4.4.2 Comparison with other frameworks: Oracle Solaris Sudio 12.3

We also have compared our messages with those from the Oracle Solaris Studio 12.3 compiler [114]. The Studio compiler warns two different situations: parallelized loops with data dependences between different loop iterations, and problematic data-sharing attributes (e.g., declare as shared variables whose accesses in a parallel region might cause data race, and declare as private a variable whose value in a parallel region is used after the parallel region). The first situation is not useful for us to compare because it does not involve tasks, so we only analyze the second situation. Studio does not implement OpenMP 4.0 however, so the case study regarding dependence clauses (Section 4.3.5) cannot be compared.

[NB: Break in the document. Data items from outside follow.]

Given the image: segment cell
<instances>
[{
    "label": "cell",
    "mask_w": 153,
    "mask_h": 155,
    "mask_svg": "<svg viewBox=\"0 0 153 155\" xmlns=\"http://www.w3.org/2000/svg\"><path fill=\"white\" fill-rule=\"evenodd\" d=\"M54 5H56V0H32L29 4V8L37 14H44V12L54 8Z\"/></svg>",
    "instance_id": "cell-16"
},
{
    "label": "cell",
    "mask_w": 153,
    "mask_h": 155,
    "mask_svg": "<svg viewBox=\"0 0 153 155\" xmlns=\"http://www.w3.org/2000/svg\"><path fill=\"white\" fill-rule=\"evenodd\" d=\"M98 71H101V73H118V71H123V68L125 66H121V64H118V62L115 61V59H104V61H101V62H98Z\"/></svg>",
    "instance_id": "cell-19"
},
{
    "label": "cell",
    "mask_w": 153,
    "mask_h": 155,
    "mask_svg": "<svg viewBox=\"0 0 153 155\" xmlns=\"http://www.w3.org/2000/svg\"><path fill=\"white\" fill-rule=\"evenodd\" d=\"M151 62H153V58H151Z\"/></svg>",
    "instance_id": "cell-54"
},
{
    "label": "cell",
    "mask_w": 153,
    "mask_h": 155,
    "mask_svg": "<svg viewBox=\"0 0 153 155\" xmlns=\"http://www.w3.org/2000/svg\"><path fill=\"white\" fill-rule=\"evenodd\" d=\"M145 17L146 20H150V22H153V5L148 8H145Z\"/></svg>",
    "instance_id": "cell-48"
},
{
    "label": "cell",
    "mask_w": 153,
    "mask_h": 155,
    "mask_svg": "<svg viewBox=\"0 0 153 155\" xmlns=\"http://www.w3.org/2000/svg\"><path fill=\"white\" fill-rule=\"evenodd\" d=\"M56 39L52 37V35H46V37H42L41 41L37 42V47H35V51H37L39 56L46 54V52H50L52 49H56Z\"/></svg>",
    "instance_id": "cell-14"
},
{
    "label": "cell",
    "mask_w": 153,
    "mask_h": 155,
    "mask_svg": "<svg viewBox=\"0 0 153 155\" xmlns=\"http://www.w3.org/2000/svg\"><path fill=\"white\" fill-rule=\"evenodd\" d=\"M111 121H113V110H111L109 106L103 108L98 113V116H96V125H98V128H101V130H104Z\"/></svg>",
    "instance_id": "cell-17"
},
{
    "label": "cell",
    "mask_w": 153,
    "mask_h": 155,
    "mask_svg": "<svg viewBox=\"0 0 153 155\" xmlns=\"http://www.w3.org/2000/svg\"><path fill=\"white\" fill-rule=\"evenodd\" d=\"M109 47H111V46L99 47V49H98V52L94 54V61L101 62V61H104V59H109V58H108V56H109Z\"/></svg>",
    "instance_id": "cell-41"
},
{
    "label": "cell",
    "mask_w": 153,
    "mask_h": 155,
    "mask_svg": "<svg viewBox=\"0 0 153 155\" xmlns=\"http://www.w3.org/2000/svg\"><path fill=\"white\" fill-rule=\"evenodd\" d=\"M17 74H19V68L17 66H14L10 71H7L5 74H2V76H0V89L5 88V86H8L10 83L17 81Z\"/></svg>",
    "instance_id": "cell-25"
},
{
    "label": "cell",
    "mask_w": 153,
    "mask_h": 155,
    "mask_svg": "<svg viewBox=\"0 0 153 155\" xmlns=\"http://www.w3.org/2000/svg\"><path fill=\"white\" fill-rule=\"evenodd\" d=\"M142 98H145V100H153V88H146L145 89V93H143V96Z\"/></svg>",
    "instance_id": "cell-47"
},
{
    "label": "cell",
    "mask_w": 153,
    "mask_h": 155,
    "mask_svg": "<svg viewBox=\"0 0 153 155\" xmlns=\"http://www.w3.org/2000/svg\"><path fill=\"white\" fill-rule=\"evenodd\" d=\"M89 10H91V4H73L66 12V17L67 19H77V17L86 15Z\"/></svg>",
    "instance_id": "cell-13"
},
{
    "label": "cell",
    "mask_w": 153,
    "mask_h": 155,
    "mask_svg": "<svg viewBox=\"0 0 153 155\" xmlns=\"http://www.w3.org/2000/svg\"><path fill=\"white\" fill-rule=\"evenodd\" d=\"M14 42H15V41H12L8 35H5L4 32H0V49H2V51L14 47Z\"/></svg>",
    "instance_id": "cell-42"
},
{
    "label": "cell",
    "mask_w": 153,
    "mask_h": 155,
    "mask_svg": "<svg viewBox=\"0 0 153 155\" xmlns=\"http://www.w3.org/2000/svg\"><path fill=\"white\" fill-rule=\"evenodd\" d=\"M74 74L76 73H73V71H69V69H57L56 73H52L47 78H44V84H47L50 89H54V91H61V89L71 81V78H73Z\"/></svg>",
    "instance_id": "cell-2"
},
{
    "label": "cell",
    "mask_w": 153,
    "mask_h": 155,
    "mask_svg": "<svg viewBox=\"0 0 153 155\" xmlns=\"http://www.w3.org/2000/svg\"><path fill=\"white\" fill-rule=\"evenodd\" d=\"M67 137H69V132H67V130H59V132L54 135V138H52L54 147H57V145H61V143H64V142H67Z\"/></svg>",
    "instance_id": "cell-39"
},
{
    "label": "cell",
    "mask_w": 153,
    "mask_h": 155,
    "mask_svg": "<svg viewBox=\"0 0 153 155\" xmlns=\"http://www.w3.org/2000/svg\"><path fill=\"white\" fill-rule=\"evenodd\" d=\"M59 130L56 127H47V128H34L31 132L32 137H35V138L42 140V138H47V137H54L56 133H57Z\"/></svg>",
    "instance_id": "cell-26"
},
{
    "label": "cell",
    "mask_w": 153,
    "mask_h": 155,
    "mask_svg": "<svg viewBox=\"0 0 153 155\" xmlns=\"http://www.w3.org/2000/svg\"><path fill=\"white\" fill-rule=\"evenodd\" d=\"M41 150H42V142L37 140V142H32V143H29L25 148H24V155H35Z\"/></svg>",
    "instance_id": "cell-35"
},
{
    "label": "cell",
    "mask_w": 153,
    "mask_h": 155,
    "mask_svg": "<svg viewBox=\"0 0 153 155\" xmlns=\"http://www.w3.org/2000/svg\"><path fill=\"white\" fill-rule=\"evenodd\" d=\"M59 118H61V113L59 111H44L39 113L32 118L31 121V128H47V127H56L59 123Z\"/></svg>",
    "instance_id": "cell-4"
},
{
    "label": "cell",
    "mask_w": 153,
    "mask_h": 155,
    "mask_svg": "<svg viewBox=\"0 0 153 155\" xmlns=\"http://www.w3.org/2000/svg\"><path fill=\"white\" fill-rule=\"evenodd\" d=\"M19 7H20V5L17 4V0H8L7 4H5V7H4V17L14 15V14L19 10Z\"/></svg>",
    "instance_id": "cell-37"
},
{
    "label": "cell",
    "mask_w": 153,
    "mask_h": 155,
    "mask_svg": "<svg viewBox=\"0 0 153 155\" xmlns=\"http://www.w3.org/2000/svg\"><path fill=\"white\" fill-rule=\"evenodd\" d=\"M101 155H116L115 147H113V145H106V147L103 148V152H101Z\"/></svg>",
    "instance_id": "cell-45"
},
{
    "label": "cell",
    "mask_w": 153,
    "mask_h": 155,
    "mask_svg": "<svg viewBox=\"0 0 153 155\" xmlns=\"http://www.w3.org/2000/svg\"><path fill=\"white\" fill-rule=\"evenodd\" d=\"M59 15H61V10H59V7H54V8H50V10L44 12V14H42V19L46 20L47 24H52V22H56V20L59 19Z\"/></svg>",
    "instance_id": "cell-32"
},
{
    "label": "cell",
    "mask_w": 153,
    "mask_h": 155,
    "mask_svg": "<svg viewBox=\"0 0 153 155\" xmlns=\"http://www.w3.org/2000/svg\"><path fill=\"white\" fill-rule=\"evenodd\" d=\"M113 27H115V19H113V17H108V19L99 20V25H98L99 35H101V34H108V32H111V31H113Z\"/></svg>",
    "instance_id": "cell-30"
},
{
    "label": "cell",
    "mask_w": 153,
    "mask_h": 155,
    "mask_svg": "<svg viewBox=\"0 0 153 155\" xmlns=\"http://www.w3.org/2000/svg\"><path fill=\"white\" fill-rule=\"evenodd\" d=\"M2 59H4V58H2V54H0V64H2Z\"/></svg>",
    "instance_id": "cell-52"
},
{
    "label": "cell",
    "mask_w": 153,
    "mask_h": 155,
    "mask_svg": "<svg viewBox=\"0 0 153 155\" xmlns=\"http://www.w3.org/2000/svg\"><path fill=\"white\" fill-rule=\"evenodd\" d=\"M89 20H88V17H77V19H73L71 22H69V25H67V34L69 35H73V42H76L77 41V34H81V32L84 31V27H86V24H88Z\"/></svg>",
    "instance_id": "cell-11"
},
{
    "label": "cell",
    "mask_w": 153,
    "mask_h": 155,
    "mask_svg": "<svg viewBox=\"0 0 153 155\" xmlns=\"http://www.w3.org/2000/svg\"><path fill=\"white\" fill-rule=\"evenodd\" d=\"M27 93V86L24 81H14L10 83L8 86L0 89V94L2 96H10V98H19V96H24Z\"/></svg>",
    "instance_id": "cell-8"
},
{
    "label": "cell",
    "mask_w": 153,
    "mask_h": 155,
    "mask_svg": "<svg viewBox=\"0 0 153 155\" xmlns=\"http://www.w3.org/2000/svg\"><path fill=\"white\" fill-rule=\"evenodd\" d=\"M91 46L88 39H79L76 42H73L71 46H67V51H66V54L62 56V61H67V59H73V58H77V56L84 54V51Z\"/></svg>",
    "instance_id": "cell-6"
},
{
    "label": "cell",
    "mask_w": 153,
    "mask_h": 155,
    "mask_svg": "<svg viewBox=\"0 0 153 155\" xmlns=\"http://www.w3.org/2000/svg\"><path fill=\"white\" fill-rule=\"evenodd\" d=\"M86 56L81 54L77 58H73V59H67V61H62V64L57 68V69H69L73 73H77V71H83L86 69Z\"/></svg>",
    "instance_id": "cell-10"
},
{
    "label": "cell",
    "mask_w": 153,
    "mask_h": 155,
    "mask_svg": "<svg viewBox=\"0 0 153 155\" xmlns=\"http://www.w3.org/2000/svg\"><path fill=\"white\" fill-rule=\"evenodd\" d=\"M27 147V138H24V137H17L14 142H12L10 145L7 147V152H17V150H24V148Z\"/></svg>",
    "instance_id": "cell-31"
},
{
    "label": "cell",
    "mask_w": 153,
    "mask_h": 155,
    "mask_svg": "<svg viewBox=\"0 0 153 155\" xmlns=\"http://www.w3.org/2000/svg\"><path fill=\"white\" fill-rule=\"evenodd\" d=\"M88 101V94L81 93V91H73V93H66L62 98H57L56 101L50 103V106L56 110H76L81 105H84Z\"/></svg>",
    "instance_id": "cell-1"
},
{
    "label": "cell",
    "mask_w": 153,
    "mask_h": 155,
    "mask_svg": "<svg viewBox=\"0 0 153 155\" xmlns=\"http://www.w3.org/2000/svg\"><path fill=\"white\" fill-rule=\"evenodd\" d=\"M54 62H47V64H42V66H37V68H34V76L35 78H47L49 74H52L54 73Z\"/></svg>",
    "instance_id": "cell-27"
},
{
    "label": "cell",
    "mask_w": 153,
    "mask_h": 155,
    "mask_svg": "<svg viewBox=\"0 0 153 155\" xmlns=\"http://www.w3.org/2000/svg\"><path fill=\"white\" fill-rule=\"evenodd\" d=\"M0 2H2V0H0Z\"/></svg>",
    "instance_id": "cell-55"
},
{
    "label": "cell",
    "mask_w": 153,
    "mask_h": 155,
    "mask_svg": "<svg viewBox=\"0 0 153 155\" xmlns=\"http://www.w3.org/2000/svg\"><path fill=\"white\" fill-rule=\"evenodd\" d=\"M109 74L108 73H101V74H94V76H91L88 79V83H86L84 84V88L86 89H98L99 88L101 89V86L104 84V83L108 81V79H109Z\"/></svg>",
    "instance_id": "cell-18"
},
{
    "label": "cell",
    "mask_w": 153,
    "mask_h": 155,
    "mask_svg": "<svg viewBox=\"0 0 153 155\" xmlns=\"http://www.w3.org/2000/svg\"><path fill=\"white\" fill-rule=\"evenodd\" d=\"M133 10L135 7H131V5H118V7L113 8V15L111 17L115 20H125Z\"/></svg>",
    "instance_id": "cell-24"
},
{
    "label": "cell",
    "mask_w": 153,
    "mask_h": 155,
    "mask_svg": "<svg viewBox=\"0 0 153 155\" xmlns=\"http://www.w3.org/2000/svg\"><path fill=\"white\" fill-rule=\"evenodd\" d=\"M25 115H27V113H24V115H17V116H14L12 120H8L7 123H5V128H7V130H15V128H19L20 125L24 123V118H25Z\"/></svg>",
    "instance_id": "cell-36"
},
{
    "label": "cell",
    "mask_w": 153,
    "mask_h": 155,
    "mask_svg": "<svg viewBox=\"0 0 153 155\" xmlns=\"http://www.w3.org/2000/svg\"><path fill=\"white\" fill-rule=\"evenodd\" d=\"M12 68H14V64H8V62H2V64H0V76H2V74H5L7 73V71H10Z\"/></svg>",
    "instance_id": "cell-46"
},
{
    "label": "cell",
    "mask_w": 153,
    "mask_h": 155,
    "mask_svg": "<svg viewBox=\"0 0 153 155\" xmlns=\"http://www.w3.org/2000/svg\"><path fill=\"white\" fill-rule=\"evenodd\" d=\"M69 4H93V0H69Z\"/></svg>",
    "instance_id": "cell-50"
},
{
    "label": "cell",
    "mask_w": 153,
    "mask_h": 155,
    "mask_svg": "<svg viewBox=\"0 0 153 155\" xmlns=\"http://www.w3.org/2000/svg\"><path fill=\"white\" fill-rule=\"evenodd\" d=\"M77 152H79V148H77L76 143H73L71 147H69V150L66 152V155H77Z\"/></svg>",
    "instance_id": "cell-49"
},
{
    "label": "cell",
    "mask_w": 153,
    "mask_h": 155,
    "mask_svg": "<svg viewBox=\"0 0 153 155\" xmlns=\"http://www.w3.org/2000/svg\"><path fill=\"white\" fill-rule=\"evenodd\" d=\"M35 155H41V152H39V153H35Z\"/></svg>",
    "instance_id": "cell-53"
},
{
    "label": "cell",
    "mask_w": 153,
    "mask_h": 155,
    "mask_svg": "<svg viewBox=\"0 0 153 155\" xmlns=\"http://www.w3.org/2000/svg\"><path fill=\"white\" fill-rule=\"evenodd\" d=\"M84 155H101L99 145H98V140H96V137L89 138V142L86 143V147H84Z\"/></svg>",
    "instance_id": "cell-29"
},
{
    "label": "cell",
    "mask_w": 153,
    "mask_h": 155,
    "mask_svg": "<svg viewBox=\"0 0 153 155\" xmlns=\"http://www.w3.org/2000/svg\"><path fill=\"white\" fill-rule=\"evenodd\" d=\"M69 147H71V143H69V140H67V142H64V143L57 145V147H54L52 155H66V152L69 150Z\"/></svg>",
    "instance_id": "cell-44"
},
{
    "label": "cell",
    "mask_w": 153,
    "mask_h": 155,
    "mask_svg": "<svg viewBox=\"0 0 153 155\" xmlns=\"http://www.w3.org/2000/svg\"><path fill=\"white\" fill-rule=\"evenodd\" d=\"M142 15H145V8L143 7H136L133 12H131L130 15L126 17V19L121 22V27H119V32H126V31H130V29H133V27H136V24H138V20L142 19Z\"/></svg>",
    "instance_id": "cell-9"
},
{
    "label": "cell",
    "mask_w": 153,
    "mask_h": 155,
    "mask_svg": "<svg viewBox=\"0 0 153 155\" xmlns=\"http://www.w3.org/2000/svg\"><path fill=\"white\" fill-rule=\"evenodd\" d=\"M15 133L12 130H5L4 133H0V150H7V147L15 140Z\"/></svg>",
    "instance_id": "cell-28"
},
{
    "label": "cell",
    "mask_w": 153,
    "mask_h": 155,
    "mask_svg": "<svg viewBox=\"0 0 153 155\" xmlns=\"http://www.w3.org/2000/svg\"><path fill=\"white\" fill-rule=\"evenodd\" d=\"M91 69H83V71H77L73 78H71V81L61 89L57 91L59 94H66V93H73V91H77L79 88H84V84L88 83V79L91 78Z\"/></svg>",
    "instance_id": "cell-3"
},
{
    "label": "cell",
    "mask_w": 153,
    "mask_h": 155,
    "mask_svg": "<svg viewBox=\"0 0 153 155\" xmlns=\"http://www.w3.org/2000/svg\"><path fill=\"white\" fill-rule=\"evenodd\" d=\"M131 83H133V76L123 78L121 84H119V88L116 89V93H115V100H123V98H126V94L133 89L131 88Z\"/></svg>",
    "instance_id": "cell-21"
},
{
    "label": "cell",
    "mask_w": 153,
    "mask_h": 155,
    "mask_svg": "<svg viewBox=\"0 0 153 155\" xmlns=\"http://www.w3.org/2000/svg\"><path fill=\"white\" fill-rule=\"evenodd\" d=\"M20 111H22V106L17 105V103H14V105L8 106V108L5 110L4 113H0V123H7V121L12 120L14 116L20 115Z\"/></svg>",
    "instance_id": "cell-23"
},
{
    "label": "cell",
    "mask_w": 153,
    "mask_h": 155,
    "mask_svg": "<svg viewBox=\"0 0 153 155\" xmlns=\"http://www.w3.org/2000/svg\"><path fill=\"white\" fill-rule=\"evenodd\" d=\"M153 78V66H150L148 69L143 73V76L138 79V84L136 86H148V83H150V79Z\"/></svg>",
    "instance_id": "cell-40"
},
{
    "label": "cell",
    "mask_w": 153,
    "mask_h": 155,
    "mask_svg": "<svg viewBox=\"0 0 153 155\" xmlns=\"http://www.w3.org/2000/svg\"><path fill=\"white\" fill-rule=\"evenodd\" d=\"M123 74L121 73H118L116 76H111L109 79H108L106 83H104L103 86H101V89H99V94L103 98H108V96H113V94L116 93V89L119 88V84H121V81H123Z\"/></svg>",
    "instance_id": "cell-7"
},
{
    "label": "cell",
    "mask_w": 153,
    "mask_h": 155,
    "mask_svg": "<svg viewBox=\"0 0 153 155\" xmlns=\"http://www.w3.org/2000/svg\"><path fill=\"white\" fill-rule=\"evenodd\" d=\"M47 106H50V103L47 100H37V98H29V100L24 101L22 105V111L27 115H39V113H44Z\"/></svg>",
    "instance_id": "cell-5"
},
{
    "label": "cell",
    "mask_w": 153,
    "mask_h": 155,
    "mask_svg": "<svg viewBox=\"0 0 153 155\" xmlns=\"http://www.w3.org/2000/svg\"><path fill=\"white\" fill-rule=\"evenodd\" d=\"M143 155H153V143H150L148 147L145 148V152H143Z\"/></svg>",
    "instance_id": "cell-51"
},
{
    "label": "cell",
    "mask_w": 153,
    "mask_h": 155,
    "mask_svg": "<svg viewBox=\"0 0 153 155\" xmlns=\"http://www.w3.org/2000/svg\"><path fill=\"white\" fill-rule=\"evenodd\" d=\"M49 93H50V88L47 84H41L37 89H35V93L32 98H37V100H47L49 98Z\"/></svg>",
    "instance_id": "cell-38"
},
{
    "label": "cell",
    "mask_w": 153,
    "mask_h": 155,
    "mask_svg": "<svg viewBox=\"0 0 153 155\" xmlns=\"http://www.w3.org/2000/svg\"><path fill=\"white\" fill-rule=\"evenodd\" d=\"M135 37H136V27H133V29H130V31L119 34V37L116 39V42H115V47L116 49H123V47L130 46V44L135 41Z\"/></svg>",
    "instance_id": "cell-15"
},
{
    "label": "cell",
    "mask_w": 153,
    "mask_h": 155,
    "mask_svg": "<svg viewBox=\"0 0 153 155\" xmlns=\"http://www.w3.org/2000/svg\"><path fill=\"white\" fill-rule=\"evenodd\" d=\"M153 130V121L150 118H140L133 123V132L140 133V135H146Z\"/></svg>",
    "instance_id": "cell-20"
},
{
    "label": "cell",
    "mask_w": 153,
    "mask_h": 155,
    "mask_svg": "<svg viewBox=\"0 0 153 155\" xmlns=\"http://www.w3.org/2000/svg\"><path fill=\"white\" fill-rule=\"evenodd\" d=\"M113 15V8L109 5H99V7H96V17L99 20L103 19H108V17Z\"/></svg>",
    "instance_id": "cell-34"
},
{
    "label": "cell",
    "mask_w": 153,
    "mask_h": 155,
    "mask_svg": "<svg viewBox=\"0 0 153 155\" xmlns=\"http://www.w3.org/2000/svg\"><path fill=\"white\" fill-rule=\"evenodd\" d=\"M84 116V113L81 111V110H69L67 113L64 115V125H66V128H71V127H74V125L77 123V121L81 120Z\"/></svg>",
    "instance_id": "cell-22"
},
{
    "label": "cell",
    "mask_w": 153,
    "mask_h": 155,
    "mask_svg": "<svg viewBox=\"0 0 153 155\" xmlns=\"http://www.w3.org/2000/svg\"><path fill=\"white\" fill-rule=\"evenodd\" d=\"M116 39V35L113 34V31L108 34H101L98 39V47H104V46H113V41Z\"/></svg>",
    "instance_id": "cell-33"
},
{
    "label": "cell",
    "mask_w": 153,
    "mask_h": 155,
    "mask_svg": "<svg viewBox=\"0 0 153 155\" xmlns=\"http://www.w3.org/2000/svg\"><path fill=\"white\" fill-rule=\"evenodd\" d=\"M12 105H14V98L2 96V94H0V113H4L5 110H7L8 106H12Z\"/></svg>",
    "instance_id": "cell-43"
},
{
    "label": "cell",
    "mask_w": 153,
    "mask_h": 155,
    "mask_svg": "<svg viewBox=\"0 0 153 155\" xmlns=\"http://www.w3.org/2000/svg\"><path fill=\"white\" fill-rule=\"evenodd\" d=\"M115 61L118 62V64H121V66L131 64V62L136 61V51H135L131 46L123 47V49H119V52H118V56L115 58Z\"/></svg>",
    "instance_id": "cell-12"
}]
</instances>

We use the code snippets shown in each of the case studies presented in Section 4.3. The results are shown in Table 4.1 and analyzed as follows:

Case 1. Mercurium advices to synchronize the task instead of privatizing the variable because it is an array. Studio advises to firstprivatize the variable instead. We have used GCC to test the performance of the two versions with this simple code snippet. After 5 executions, the average time used in the version using firstprivate is 6.656ms, and the time used in the taskwait version is 2.709ms, which results in losing 4ms for this simple example.

Case 2. Studio shows a wrong message, since x is a global variable, meaning that it is accessible from every scope (unless it has been shadowed). In the example, the variable is around at any moment the task is executed. Additionally, the compiler does not warn about the real problem, i.e., the race condition. If we wrap the task and the call to printf in a parallel construct, then Studio is able to recognize the race. It remains unclear to us why the lack of a parallel construct results in a wrong message. Studio compiler is proprietary software and the only documentation is the Oracle web site, so we cannot analyze their algorithm. Case 3. Oracle is not considering the possible loss of performance of firstprivatizing a variable

which value is never read. We already proved in case 1 that copying arrays may be unnecessarily expensive.